Cindy Cohn and Trevor Timm write:
… Aiding and abetting, and conspiracy to commit crimes, have long been illegal under U.S. law, and it’s not difficult to see how surveillance tools used to commit human rights violations — especially ones specifically and knowingly modified or supported by a company — could qualify under these or other longstanding laws. In fact, there are two pending cases in the U.S. right now raising those claims against Cisco based on evidence that the company knowingly marketed, sold and specially adapted and tools that the Chinese government uses to target Chinese democracy activists and members of the Falun Gong religious minority.

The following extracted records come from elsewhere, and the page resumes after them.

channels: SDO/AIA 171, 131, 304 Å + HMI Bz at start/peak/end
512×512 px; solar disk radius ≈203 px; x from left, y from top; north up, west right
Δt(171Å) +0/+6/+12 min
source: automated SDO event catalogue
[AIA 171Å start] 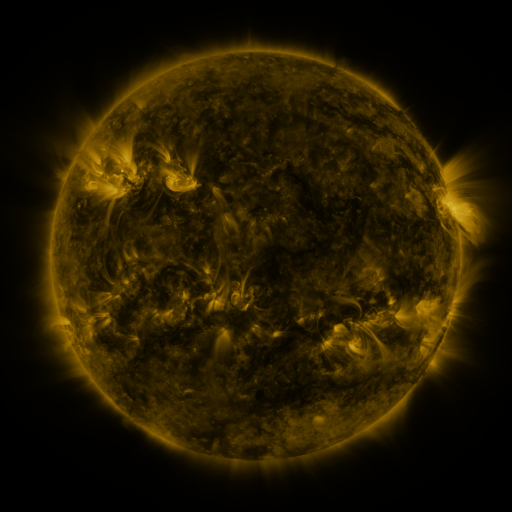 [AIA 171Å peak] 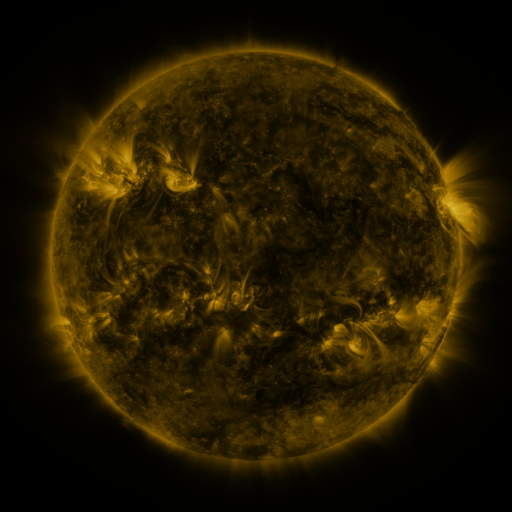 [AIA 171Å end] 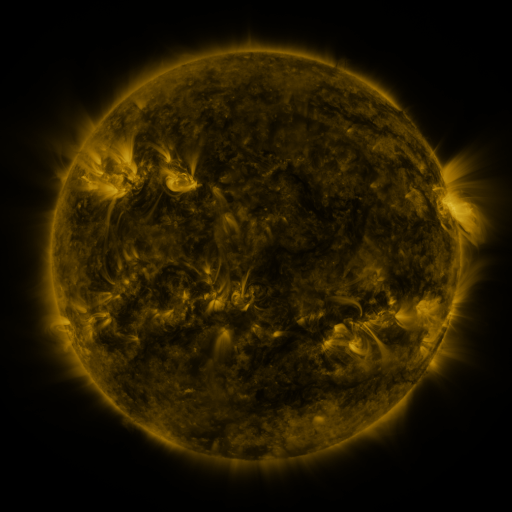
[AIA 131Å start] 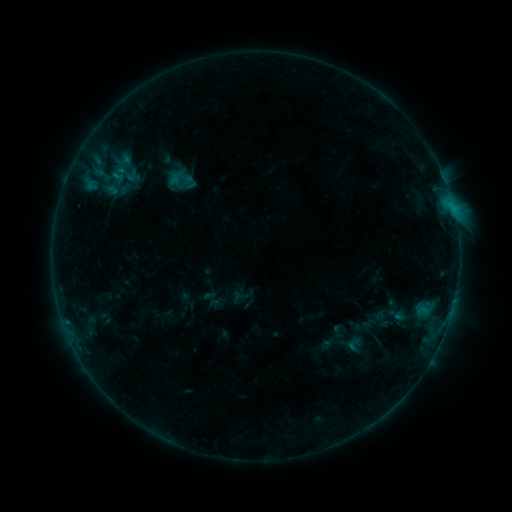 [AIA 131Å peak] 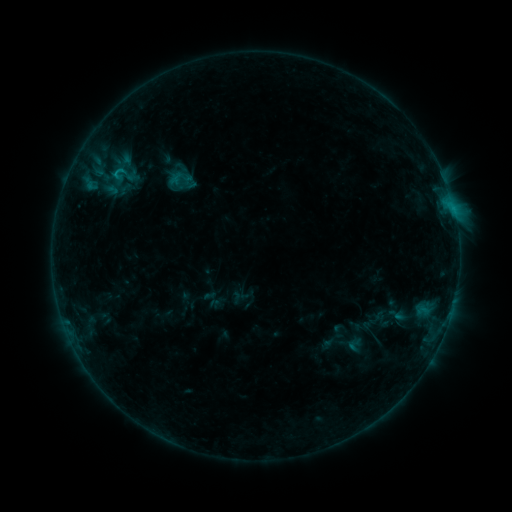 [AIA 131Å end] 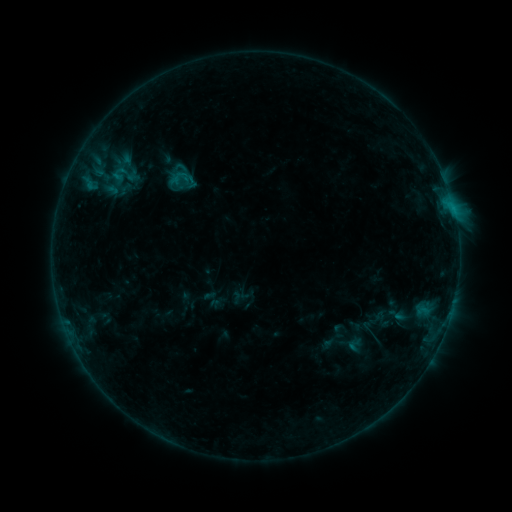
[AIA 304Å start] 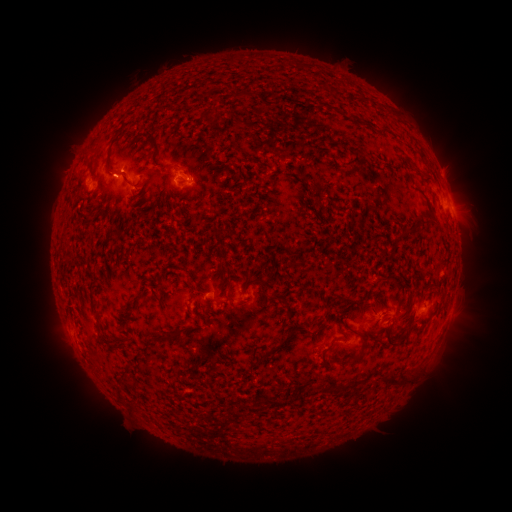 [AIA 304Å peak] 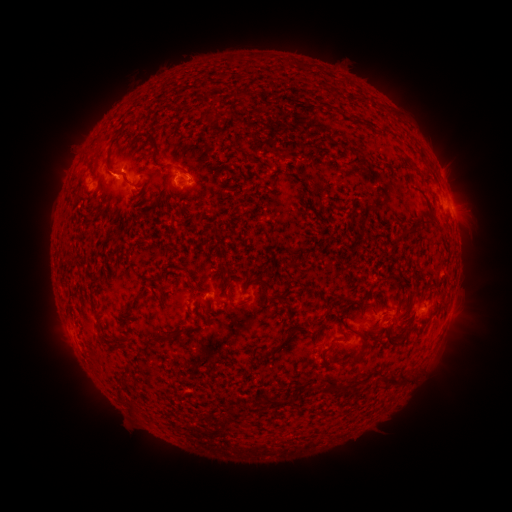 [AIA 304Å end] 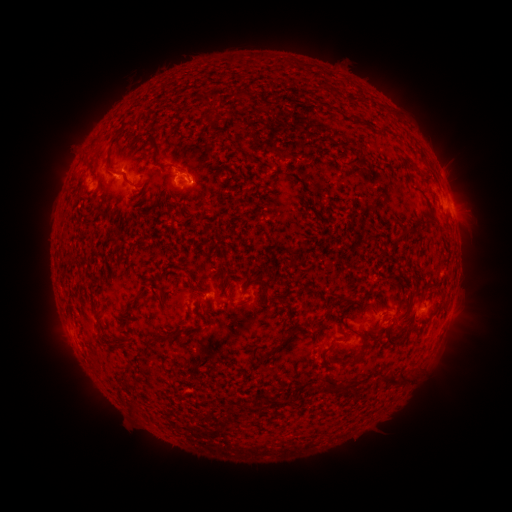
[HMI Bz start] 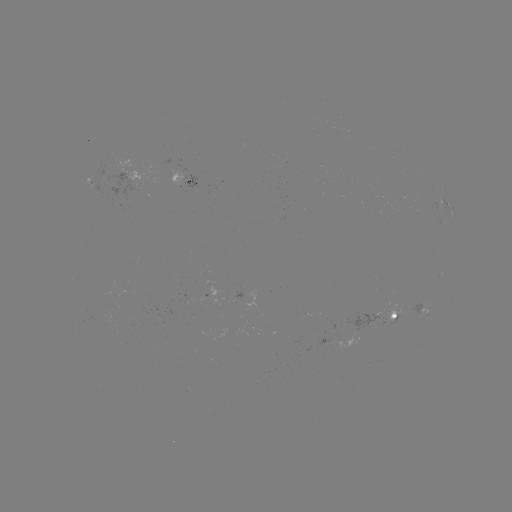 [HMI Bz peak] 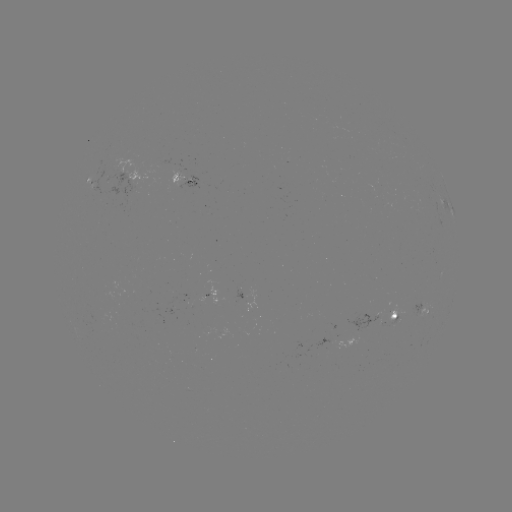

But the fate of two of the strongest legal tools to help dissuade technology companies from becoming “repression’s little helpers” may turn on a pair of cases before the U.S. Supreme Court now. The two cases, Kiobel v. Royal Dutch Petroleum and Mohamad v. Rojaub, ask a question that seems fairly ironic given the Supreme Court’s recent decision in Citizens’ United:Are corporations “individuals” for purposes of liability under human rights laws?
That’s right. Two years after holding that corporations must be allowed to fully participate in funding candidates in U.S. elections, the Supreme Court will consider whether corporations are nonetheless completely immune from claims alleging that they helped commit gross human rights abuses.